>>>>>

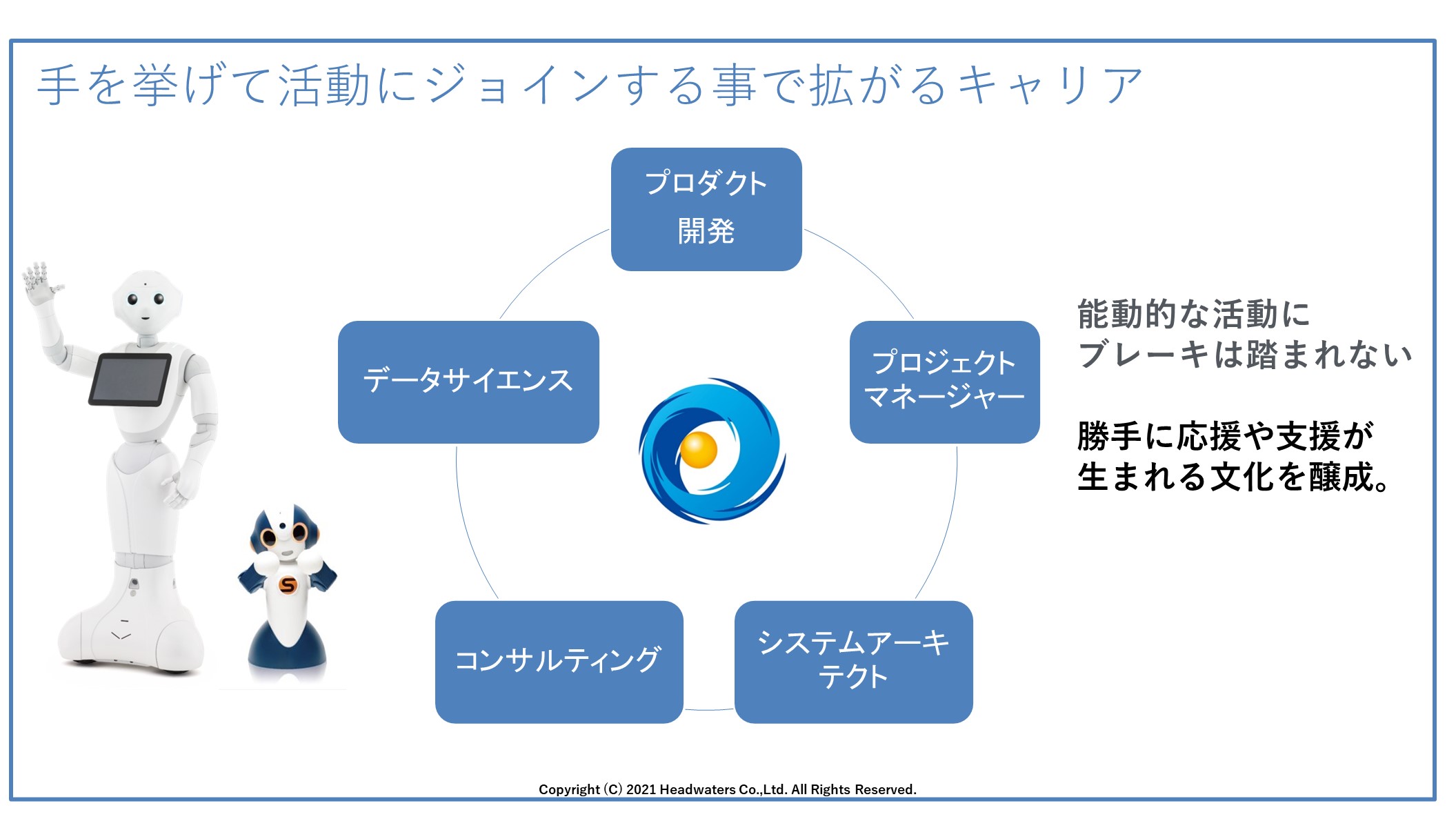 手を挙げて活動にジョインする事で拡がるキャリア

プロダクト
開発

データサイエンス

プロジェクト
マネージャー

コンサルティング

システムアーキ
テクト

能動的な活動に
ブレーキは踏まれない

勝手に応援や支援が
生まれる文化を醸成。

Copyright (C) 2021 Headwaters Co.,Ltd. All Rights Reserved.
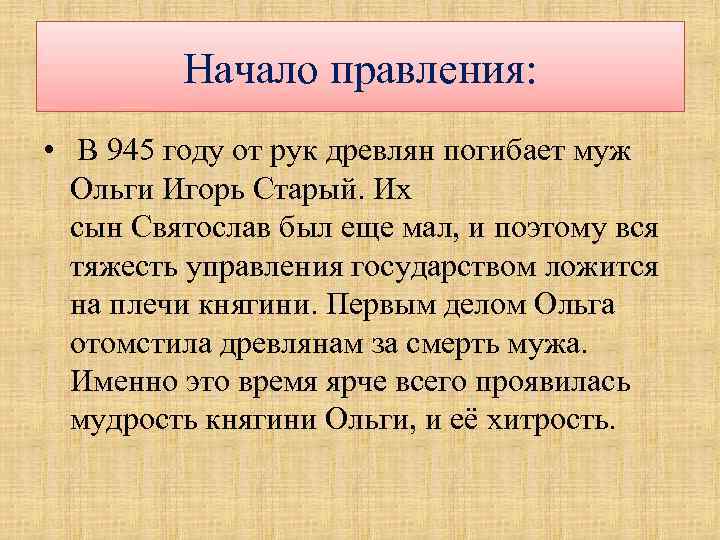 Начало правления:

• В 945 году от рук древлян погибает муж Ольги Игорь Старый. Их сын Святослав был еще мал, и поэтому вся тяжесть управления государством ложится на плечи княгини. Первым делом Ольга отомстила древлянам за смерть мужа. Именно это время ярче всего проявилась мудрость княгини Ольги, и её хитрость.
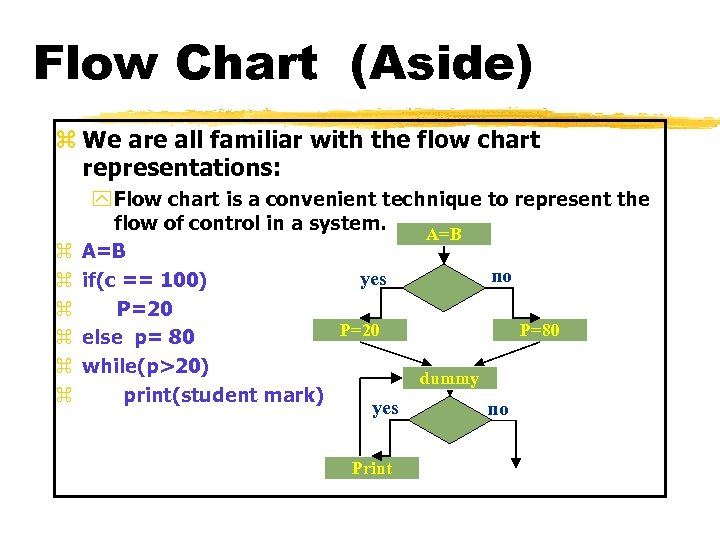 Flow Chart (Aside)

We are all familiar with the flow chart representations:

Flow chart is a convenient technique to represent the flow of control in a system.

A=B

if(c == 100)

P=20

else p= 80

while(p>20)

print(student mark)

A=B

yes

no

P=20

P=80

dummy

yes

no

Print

<<<<<

• **Task brief**
All lines from the one containing "Flow Chart (Aside)" to the last line of the records above, both included, need to be repeated word for word; omit the pictures.

• **Response**
 Flow Chart (Aside)

We are all familiar with the flow chart representations:

Flow chart is a convenient technique to represent the flow of control in a system.

A=B

if(c == 100)

P=20

else p= 80

while(p>20)

print(student mark)

A=B

yes

no

P=20

P=80

dummy

yes

no

Print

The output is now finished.